-------- Given data

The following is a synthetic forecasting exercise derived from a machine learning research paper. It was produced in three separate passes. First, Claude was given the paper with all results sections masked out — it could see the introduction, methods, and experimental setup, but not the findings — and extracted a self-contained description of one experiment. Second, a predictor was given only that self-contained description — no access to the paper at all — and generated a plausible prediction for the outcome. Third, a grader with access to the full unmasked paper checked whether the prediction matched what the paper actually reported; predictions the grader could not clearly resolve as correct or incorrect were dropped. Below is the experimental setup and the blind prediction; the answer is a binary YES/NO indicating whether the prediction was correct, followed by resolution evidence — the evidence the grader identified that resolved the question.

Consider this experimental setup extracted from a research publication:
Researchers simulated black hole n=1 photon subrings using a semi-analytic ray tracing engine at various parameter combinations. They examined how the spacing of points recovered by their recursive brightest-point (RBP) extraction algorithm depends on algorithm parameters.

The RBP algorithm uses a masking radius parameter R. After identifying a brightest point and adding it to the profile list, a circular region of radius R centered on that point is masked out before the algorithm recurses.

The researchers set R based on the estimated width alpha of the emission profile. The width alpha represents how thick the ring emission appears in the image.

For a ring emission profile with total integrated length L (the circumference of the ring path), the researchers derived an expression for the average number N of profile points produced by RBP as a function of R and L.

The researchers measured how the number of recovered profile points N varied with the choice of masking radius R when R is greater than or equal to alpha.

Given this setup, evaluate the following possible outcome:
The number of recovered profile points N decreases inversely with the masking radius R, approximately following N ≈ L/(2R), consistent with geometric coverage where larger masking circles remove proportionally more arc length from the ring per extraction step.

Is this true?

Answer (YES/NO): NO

----------------

● Your instructions: Nothing but the lines from the first line of the data through the line with "Consider this experimental" should be returned, exactly as they appear, both ends included.

● Output for this task:
The following is a synthetic forecasting exercise derived from a machine learning research paper. It was produced in three separate passes. First, Claude was given the paper with all results sections masked out — it could see the introduction, methods, and experimental setup, but not the findings — and extracted a self-contained description of one experiment. Second, a predictor was given only that self-contained description — no access to the paper at all — and generated a plausible prediction for the outcome. Third, a grader with access to the full unmasked paper checked whether the prediction matched what the paper actually reported; predictions the grader could not clearly resolve as correct or incorrect were dropped. Below is the experimental setup and the blind prediction; the answer is a binary YES/NO indicating whether the prediction was correct, followed by resolution evidence — the evidence the grader identified that resolved the question.

Consider this experimental setup extracted from a research publication:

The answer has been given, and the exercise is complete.